## Prompt
Exactly as they appear, write the lines from the one containing "Hands holding digital" to the final line of the entries, leaving pictures out.

## Data excerpts
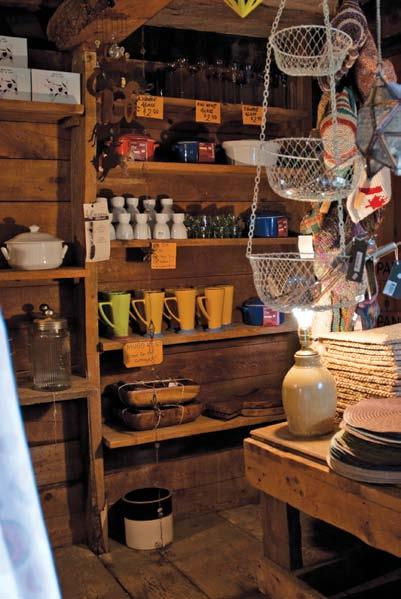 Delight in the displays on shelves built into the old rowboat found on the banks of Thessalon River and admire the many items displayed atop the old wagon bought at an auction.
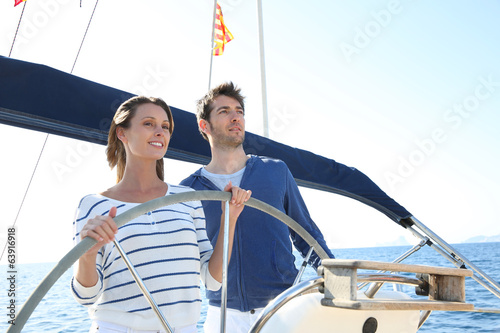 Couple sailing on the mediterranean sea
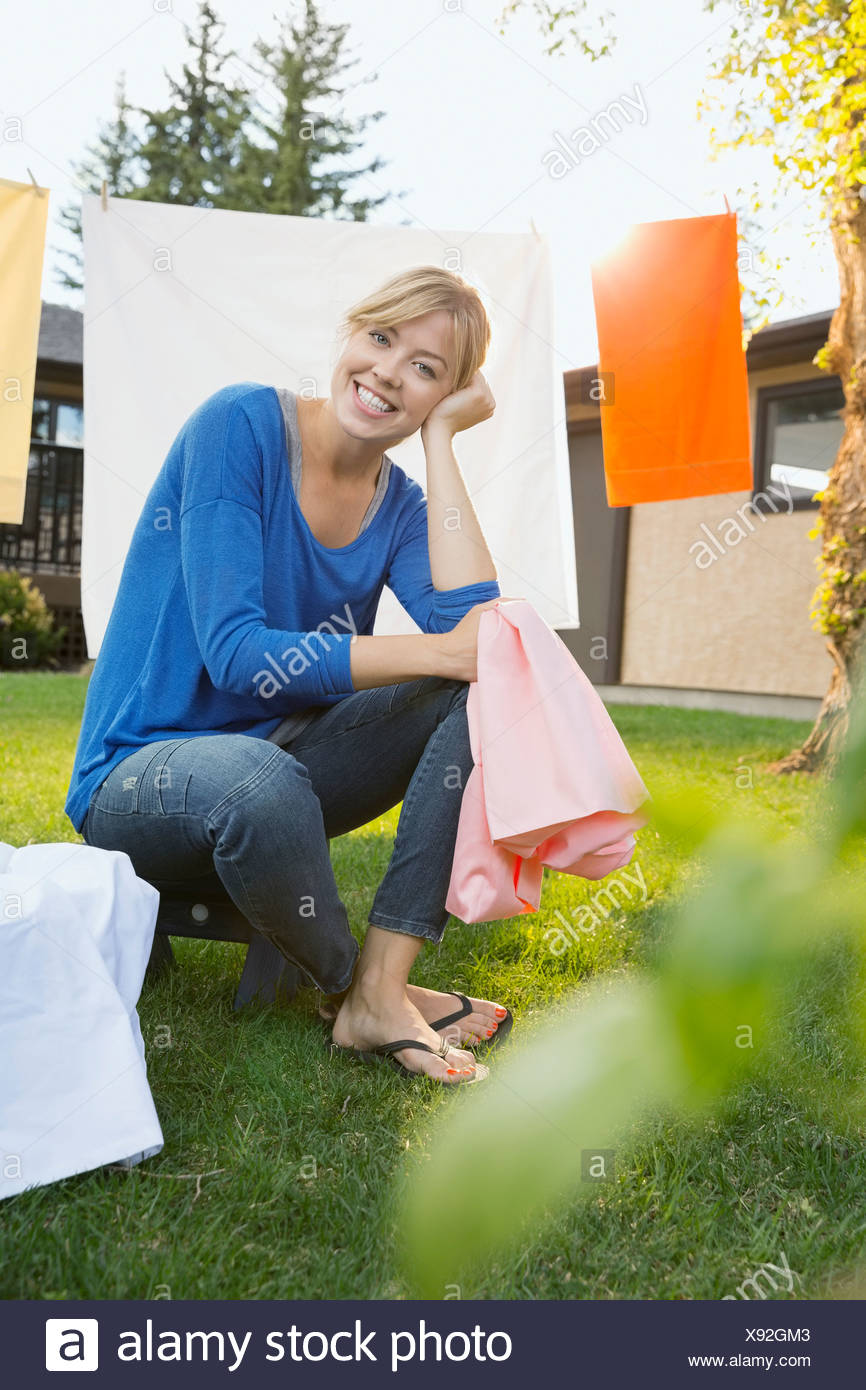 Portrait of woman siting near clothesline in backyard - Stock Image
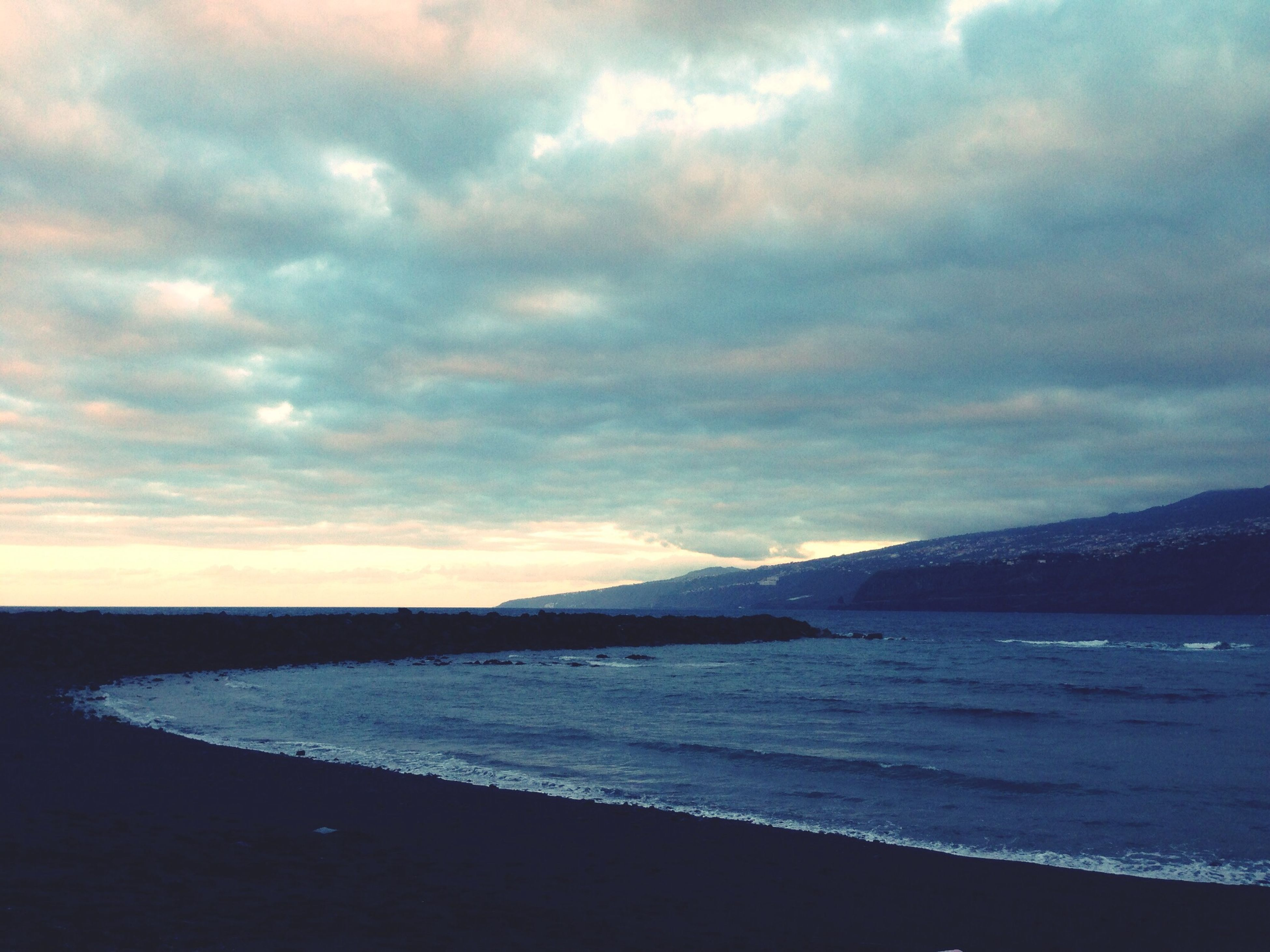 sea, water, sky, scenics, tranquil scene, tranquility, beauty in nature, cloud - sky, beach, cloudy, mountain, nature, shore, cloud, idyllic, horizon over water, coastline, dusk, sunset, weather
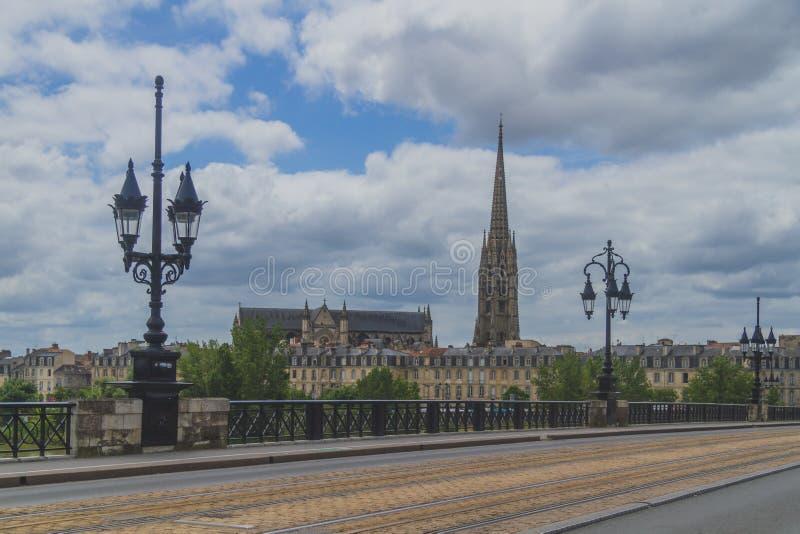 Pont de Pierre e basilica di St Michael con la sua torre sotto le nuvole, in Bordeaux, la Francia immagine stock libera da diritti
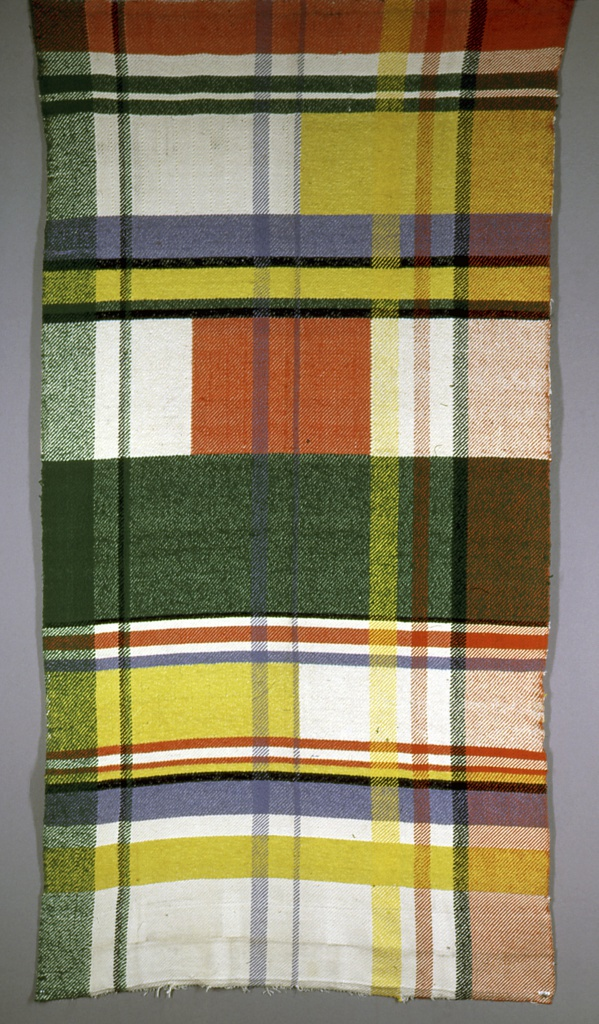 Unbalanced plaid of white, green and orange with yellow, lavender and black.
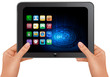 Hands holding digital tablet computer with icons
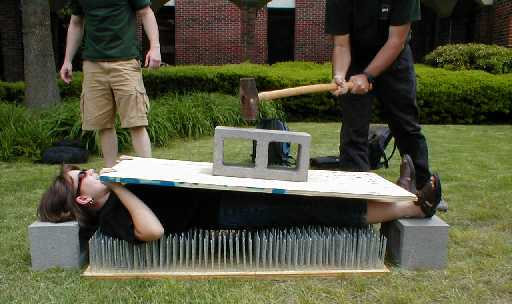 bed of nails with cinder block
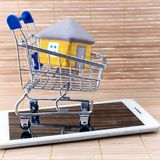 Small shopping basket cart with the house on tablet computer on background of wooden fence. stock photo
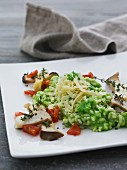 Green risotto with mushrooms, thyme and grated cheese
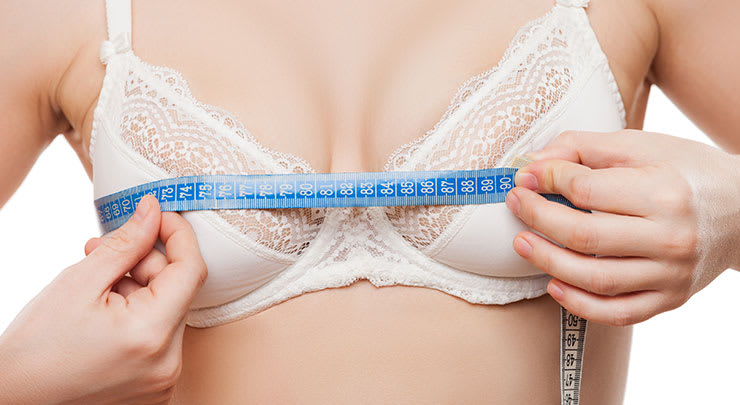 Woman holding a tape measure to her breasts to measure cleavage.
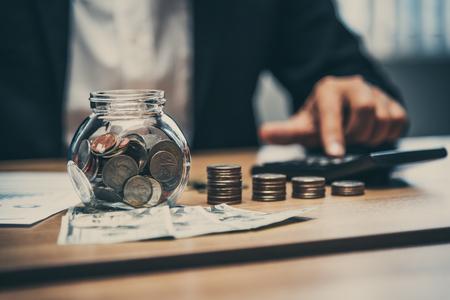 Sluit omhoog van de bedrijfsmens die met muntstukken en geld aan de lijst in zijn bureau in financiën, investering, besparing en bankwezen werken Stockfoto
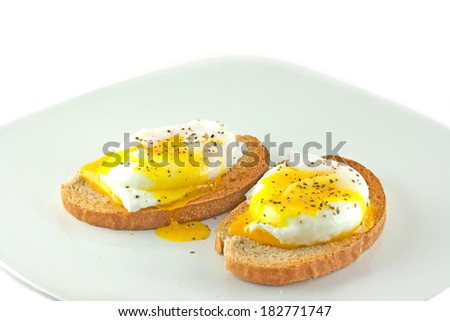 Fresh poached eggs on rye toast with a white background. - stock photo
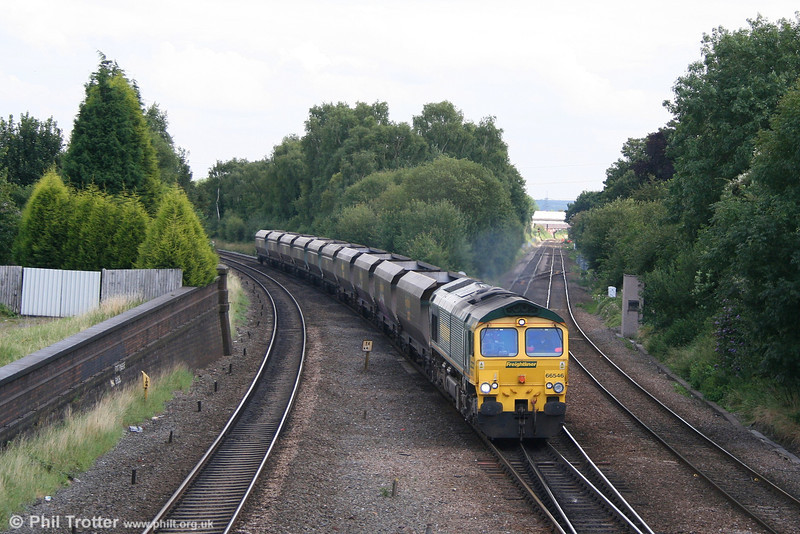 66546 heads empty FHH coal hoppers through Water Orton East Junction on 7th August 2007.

## Result of the task
 Hands holding digital tablet computer with icons
 bed of nails with cinder block
 Small shopping basket cart with the house on tablet computer on background of wooden fence. stock photo
 Green risotto with mushrooms, thyme and grated cheese
 Woman holding a tape measure to her breasts to measure cleavage.
 Sluit omhoog van de bedrijfsmens die met muntstukken en geld aan de lijst in zijn bureau in financiën, investering, besparing en bankwezen werken Stockfoto
 Fresh poached eggs on rye toast with a white background. - stock photo
 66546 heads empty FHH coal hoppers through Water Orton East Junction on 7th August 2007.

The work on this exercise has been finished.